#### [Tasks to carry out]
1 – Write out the stretch of the film reviews from "My instinct is" through "and bearing right.", word for word.
2 – Extend the film reviews, picking up right after their final sentence.

#### [Extract to read]

┄┄┄┄┄┄

So it’s about memory and death, plus whales. I have no doubt
that Anderson had deeper reasons for wanting to put this not-exactly-electric
play on the big screen, but watching it now the big idea seems to have been to
give some old Hollywood stars another swing at the ball. Bette Davis plays
Sarah, her unique vocal cadence only intensifying with age, and Lillian Gish
plays Libby. I like both of them here, though at times Gish’s movements feel
practiced. Bette Davis musters all her energy to Bette Davis the hell out of
the thing, and I can but tip my cap. Also present are Ann Sothern as a somewhat
nosy, but not unfriendly, neighbor, Harry Carey, Jr. as the local handyman, and
Vincent Price his own self as a recent widower who the ladies all like.
My instinct is to say that, with all due respect to Anderson
and the cast, it plays like a kind of novelty film – check out all these screen
legends, now very old, in one movie. Then again, I suspect I feel that way
because today no one would make a film populated almost entirely with a cast
like this unless the story was about how one of them was dying and he wanted to
blow his savings with his old pal at their favorite strip club one last time. But
The
Whales of August really does kind of just sit there. It feels like
boilerplate theater. Even if I was wrong about where exactly this would all
end, I feel like that’s only because the writer lightly tweaked things so that
it didn’t head directly into the predictable. It’s the difference between
turning right and bearing right.
Star Wars: The Last Jedi (d. Rian Johnson) – Yesterday I
learned of the existence of a petition, drawn up by some numbnuts or other on a
popular useless and meaningless petition website, called “Rian Johnson Must
Admit That The Last Jedi is Awful.” The thinking behind this, if I
understand it correctly, is that Star Wars: The Last Jedi, the latest
film in the popular franchise, is so bad that the man who wrote and directed
it, Rian Johnson must stand before the nation and tearfully (one assumes) admit
that his particular Star Wars movie is not any good at all, and, I believe it is implied,
he knew this all along. I think I have this right. (Furthermore, this petition
is seeking 1,000 signatures, a goal it may well have reached by now, so, Rian
Johnson, your day of reckoning is at hand.) If I were to dig one layer deeper
into this, what I believe I’d discover is that hardcore Star Wars fans are
fucking dipshits, a truth that I believe each layer thereafter would only
confirm. They are entitled, by and large, and quick to anger; their notions of
what a story should be, or even can
be, are a sludgy porridge of tiresome and dull theories put forth over and
over again by what’s-his-dick who wrote The Hero With a Thousand Faces and
online screenwriting guides. In their enraged insistence that art must reach
what they imagine are their own very high standards, they are in fact anti-art.

┄┄┄┄┄┄

[Spatial reasoning records]
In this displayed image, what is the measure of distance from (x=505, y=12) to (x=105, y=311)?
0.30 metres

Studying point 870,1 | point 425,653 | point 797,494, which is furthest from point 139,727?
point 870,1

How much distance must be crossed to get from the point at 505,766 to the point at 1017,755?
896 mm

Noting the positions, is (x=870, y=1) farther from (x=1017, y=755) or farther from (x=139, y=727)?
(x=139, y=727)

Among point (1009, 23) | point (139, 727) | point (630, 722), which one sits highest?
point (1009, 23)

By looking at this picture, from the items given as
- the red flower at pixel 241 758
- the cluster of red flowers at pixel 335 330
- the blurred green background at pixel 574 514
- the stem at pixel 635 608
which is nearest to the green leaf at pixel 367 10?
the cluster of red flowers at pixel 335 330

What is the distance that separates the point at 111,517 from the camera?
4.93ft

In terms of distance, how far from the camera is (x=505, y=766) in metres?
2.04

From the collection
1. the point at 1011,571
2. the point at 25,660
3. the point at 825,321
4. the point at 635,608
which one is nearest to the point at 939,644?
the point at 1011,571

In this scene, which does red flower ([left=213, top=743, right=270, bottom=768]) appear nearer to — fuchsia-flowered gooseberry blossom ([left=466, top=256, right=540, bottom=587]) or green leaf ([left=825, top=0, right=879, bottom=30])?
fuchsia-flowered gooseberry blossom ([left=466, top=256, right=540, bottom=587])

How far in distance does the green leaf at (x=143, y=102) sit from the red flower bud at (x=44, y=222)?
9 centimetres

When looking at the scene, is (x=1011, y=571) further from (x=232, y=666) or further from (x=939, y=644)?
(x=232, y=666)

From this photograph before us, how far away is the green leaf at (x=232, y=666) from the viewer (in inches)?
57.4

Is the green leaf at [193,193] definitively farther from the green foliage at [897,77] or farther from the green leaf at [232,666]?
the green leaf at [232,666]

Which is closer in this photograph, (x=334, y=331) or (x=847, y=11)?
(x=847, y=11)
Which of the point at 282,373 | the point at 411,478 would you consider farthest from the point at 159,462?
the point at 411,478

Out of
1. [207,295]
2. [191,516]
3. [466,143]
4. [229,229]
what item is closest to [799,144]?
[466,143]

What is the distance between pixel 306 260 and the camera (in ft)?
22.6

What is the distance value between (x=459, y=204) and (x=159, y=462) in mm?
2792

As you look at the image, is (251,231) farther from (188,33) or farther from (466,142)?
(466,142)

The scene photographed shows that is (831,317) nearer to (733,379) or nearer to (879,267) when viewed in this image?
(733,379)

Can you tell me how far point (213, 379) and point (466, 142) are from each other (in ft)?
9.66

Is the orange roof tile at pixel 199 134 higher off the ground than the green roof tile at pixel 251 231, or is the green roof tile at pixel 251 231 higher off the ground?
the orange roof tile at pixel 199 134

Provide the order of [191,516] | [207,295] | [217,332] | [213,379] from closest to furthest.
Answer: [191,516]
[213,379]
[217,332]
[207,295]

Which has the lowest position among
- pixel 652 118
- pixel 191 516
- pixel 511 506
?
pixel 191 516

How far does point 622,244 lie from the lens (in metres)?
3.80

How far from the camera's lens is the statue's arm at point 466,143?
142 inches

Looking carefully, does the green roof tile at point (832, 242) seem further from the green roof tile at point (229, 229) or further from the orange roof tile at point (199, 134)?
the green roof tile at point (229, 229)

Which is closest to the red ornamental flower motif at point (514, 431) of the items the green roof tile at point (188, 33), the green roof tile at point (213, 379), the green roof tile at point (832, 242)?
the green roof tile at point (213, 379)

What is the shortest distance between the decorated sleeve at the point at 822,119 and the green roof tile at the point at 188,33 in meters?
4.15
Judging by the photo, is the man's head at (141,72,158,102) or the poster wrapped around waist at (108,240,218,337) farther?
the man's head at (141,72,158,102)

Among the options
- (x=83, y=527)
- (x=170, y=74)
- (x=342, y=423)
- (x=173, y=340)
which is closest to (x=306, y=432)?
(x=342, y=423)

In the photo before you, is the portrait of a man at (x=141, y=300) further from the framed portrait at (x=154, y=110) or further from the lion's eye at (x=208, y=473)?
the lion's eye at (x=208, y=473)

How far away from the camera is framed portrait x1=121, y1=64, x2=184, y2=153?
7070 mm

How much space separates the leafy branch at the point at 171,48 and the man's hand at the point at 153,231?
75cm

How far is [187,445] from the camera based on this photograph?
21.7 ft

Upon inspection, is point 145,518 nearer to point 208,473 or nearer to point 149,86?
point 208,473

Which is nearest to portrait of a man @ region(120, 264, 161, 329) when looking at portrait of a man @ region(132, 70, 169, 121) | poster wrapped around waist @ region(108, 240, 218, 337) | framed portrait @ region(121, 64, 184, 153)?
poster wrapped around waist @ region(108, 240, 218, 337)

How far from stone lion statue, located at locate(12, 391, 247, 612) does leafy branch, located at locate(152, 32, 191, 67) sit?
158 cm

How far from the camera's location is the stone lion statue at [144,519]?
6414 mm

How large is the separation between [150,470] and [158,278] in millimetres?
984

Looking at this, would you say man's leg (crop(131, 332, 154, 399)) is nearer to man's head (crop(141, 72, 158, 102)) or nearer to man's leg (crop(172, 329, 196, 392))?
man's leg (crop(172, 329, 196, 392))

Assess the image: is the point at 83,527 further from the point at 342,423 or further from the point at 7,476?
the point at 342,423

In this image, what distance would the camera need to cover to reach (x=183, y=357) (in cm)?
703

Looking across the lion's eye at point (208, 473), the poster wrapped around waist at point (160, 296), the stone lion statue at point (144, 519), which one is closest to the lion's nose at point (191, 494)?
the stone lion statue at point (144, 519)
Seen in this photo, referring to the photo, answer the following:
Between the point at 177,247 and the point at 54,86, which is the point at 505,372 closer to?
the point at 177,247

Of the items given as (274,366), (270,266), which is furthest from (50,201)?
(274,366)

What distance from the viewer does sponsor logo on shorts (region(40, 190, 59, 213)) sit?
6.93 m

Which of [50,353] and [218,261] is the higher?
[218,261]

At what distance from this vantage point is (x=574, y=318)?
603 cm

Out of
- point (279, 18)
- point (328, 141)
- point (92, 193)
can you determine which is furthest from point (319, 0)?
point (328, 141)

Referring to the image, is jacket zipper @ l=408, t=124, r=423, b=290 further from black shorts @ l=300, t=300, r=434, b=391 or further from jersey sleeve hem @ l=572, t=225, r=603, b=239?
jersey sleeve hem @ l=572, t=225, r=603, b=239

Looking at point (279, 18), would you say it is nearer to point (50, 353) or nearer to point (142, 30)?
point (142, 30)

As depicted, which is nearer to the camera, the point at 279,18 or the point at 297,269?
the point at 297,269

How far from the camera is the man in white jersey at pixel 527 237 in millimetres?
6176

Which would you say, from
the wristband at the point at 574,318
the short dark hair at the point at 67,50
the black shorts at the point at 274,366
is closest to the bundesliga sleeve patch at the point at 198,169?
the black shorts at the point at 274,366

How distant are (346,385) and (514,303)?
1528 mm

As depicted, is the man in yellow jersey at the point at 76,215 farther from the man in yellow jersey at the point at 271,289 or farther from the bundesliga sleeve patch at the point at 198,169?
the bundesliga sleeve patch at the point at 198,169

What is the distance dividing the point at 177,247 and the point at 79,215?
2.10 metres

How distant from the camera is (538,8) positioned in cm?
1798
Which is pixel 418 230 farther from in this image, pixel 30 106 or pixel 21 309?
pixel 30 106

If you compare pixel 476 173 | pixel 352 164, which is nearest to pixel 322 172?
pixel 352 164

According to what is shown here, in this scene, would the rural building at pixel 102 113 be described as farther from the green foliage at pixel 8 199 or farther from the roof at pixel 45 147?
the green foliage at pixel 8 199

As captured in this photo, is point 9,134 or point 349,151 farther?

┄┄┄┄┄┄

#### [Answers to the exercise]
1 –
My instinct is to say that, with all due respect to Anderson
and the cast, it plays like a kind of novelty film – check out all these screen
legends, now very old, in one movie. Then again, I suspect I feel that way
because today no one would make a film populated almost entirely with a cast
like this unless the story was about how one of them was dying and he wanted to
blow his savings with his old pal at their favorite strip club one last time. But
The
Whales of August really does kind of just sit there. It feels like
boilerplate theater. Even if I was wrong about where exactly this would all
end, I feel like that’s only because the writer lightly tweaked things so that
it didn’t head directly into the predictable. It’s the difference between
turning right and bearing right.

2 –
The above being the reality of the world we all inhabit,
Rian Johnson is expected to apologize for what struck me, when I saw the new
film the other day, as not especially world-upending tweaks to the universe and
characters and themes and “philosophy” thus far established in the previous Star
Wars films. In this one, Luke Skywalker (Mark Hamill), here a major
character in the series for the first time since 1983’s Return of the Jedi, is
kind of a curmudgeon when dealing with Rey (Daisy Ridley), who has sought him
out both to help her understand her own powers, and to bring him back from his
new life as a hermit to help the new Rebellion, which is losing its war against
the new Empire. Luke doesn’t want to, and in fact wants to burn down,
literally, the world, beliefs, and history of the Jedi. Following some bad
business when attempting to train Kylo Ren (Adam Driver) some years back, Luke
became disillusioned, you see. Some fans
are taking serious issue with this portrayal of Luke because it’s only been
thirty-four years since Return of the Jedi – nobody changes
at all in that amount of time. So the thinking goes, I guess. I can tell you
that if I was Luke, I’d have reached
his point of grumpy reclusion in half that time, and by the time Rey showed up
would have gotten to the point that I’d just throw rocks at her until she went
away.
So Luke changed, as people do, but this is no good. Also I’ve
gathered that many are upset that Johnson is letting the story’s themes drift
away from the Chosen One narrative and into the idea that maybe to defeat evil
you might do better with two, even three people. I feel like that’s always sort
of been there anyway – Luke may have flourished under the construct of the
Chosen One, but in the very first movie he’d have been blown all to shit
without Han Solo swooping in like he did. Then, too, is the frustration that
with Han Solo having died in the previous film, The Force Awakens, J.J.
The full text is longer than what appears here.